Mukesh Ambani’s Reliance Jio Infocomm and Delhi-based UV Asset Reconstruction Company (UVARC) have emerged the highest bidders for the assets of RCom and its subsidiaries. The combined bid amount is Rs 21,000 crore.

RCom was referred to the NCLT in May last year after an offer from Reliance Jio to buy its assets did not find favour with the creditors. The conditions imposed by the Department of Telecommunications (DoT) too were a hindrance. 

According to the people close to the matter, Jio, is willing to pay Rs 4,700 crore for the tower and fibre assets of Reliance Infratel.
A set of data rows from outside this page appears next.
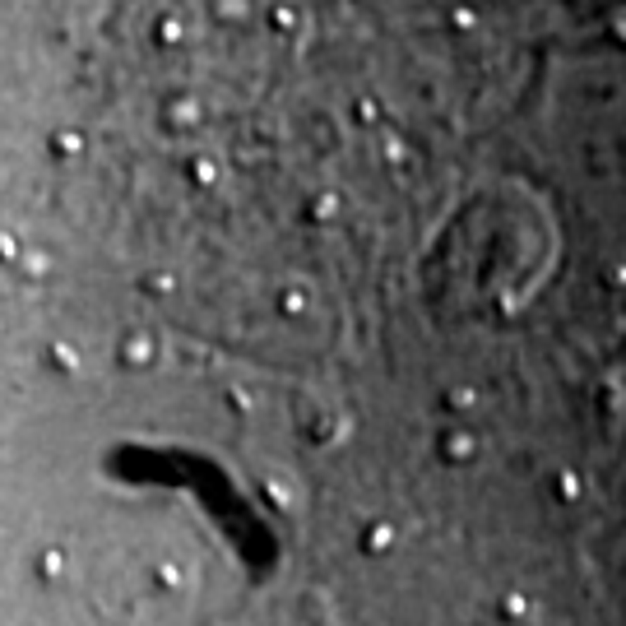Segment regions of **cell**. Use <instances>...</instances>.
Instances as JSON below:
<instances>
[{"instance_id":"3957f363","label":"cell","mask_w":626,"mask_h":626,"mask_svg":"<svg viewBox=\"0 0 626 626\" xmlns=\"http://www.w3.org/2000/svg\"><path fill=\"white\" fill-rule=\"evenodd\" d=\"M446 455L450 459H469L473 455V437H469V432H450V437H446Z\"/></svg>"},{"instance_id":"6da1fadb","label":"cell","mask_w":626,"mask_h":626,"mask_svg":"<svg viewBox=\"0 0 626 626\" xmlns=\"http://www.w3.org/2000/svg\"><path fill=\"white\" fill-rule=\"evenodd\" d=\"M121 362H130V367H144V362H154V339H149V334H125Z\"/></svg>"},{"instance_id":"30bf717a","label":"cell","mask_w":626,"mask_h":626,"mask_svg":"<svg viewBox=\"0 0 626 626\" xmlns=\"http://www.w3.org/2000/svg\"><path fill=\"white\" fill-rule=\"evenodd\" d=\"M501 608H506V617H511V622H520V617H525V599H520V594H506V599H501Z\"/></svg>"},{"instance_id":"5b68a950","label":"cell","mask_w":626,"mask_h":626,"mask_svg":"<svg viewBox=\"0 0 626 626\" xmlns=\"http://www.w3.org/2000/svg\"><path fill=\"white\" fill-rule=\"evenodd\" d=\"M190 177L200 181V186H209V181L218 177V163H213V158H195V163H190Z\"/></svg>"},{"instance_id":"277c9868","label":"cell","mask_w":626,"mask_h":626,"mask_svg":"<svg viewBox=\"0 0 626 626\" xmlns=\"http://www.w3.org/2000/svg\"><path fill=\"white\" fill-rule=\"evenodd\" d=\"M334 209H339V195L334 190H320L311 200V218H334Z\"/></svg>"},{"instance_id":"9c48e42d","label":"cell","mask_w":626,"mask_h":626,"mask_svg":"<svg viewBox=\"0 0 626 626\" xmlns=\"http://www.w3.org/2000/svg\"><path fill=\"white\" fill-rule=\"evenodd\" d=\"M177 37H181V19H172V14H168V19L158 23V42H177Z\"/></svg>"},{"instance_id":"ba28073f","label":"cell","mask_w":626,"mask_h":626,"mask_svg":"<svg viewBox=\"0 0 626 626\" xmlns=\"http://www.w3.org/2000/svg\"><path fill=\"white\" fill-rule=\"evenodd\" d=\"M279 306H283V311H288V315H297V311H302V306H306V292L288 288V292H283V297H279Z\"/></svg>"},{"instance_id":"8992f818","label":"cell","mask_w":626,"mask_h":626,"mask_svg":"<svg viewBox=\"0 0 626 626\" xmlns=\"http://www.w3.org/2000/svg\"><path fill=\"white\" fill-rule=\"evenodd\" d=\"M61 570H65V552H61V548L42 552V575H46V580H56Z\"/></svg>"},{"instance_id":"8fae6325","label":"cell","mask_w":626,"mask_h":626,"mask_svg":"<svg viewBox=\"0 0 626 626\" xmlns=\"http://www.w3.org/2000/svg\"><path fill=\"white\" fill-rule=\"evenodd\" d=\"M580 487L584 482L575 478V473H561V496H580Z\"/></svg>"},{"instance_id":"52a82bcc","label":"cell","mask_w":626,"mask_h":626,"mask_svg":"<svg viewBox=\"0 0 626 626\" xmlns=\"http://www.w3.org/2000/svg\"><path fill=\"white\" fill-rule=\"evenodd\" d=\"M172 288H177V279H172V274H163V269L144 279V292H172Z\"/></svg>"},{"instance_id":"4fadbf2b","label":"cell","mask_w":626,"mask_h":626,"mask_svg":"<svg viewBox=\"0 0 626 626\" xmlns=\"http://www.w3.org/2000/svg\"><path fill=\"white\" fill-rule=\"evenodd\" d=\"M274 28H292V10H274Z\"/></svg>"},{"instance_id":"7a4b0ae2","label":"cell","mask_w":626,"mask_h":626,"mask_svg":"<svg viewBox=\"0 0 626 626\" xmlns=\"http://www.w3.org/2000/svg\"><path fill=\"white\" fill-rule=\"evenodd\" d=\"M362 548H367V552H385V548H394V525H385V520H380V525H371V529H367V538H362Z\"/></svg>"},{"instance_id":"7c38bea8","label":"cell","mask_w":626,"mask_h":626,"mask_svg":"<svg viewBox=\"0 0 626 626\" xmlns=\"http://www.w3.org/2000/svg\"><path fill=\"white\" fill-rule=\"evenodd\" d=\"M450 403H455V408H469V403H473V390H450Z\"/></svg>"}]
</instances>
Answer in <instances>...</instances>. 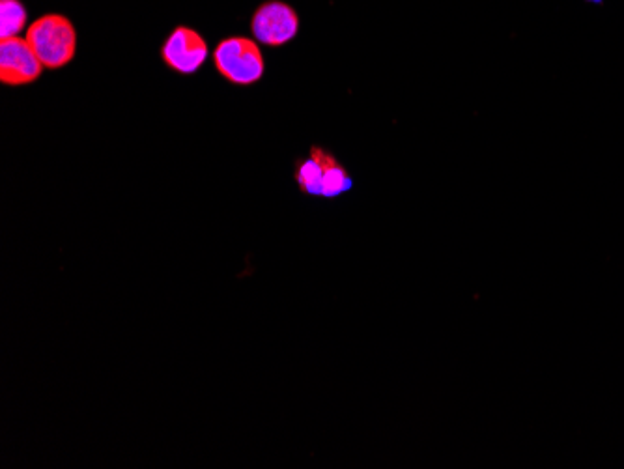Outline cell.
I'll return each instance as SVG.
<instances>
[{"instance_id":"3","label":"cell","mask_w":624,"mask_h":469,"mask_svg":"<svg viewBox=\"0 0 624 469\" xmlns=\"http://www.w3.org/2000/svg\"><path fill=\"white\" fill-rule=\"evenodd\" d=\"M256 40L270 47H281L298 36L299 17L292 6L281 0L264 2L251 19Z\"/></svg>"},{"instance_id":"2","label":"cell","mask_w":624,"mask_h":469,"mask_svg":"<svg viewBox=\"0 0 624 469\" xmlns=\"http://www.w3.org/2000/svg\"><path fill=\"white\" fill-rule=\"evenodd\" d=\"M215 70L232 85H255L266 72V62L258 43L249 38H227L215 47Z\"/></svg>"},{"instance_id":"6","label":"cell","mask_w":624,"mask_h":469,"mask_svg":"<svg viewBox=\"0 0 624 469\" xmlns=\"http://www.w3.org/2000/svg\"><path fill=\"white\" fill-rule=\"evenodd\" d=\"M326 150L312 146L311 154L307 159H299L296 165V182L299 189L305 195L322 197V180H324V167H326Z\"/></svg>"},{"instance_id":"7","label":"cell","mask_w":624,"mask_h":469,"mask_svg":"<svg viewBox=\"0 0 624 469\" xmlns=\"http://www.w3.org/2000/svg\"><path fill=\"white\" fill-rule=\"evenodd\" d=\"M0 38H15L27 25V10L19 0H0Z\"/></svg>"},{"instance_id":"4","label":"cell","mask_w":624,"mask_h":469,"mask_svg":"<svg viewBox=\"0 0 624 469\" xmlns=\"http://www.w3.org/2000/svg\"><path fill=\"white\" fill-rule=\"evenodd\" d=\"M42 62L23 38L0 42V81L6 86H25L42 77Z\"/></svg>"},{"instance_id":"5","label":"cell","mask_w":624,"mask_h":469,"mask_svg":"<svg viewBox=\"0 0 624 469\" xmlns=\"http://www.w3.org/2000/svg\"><path fill=\"white\" fill-rule=\"evenodd\" d=\"M161 58L174 72L193 75L208 58V43L197 30L178 27L163 43Z\"/></svg>"},{"instance_id":"8","label":"cell","mask_w":624,"mask_h":469,"mask_svg":"<svg viewBox=\"0 0 624 469\" xmlns=\"http://www.w3.org/2000/svg\"><path fill=\"white\" fill-rule=\"evenodd\" d=\"M595 2H600V0H595Z\"/></svg>"},{"instance_id":"1","label":"cell","mask_w":624,"mask_h":469,"mask_svg":"<svg viewBox=\"0 0 624 469\" xmlns=\"http://www.w3.org/2000/svg\"><path fill=\"white\" fill-rule=\"evenodd\" d=\"M25 40L47 70L68 66L77 51V32L64 15H43L30 25Z\"/></svg>"}]
</instances>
UVARC has offered to pay about Rs 16,000 crore for the spectrum, real estate, and enterprise and data centre businesses of RCom and Reliance Telecom, which houses these assets. 

The bidders are believed to have committed themselves to paying 30 per cent of the proceeds within 90 days from the completion of the process.

The banks are expecting that they will be able to salvage much more than what they did from Aircel, where the winning bid was only for Rs 150 crore. The deal is still not cleared. 

Reliance Jio last year signed an agreement to buy RCom’s assets including 43,000 telecom towers, 178,000 kilometres of fibre network across the country, and spectrum, for around Rs 25,000 crore. However, the deal did not fructify because the DoT insisted that Jio’s or RCom’s promoters give an undertaking that they would be responsible for clearing the dues of the past. Relinace Jio refused to give an undertaking. 

Even the creditors could not reach a consensus on whether to clear the asset sale. Consequently, RCom went to the NCLT.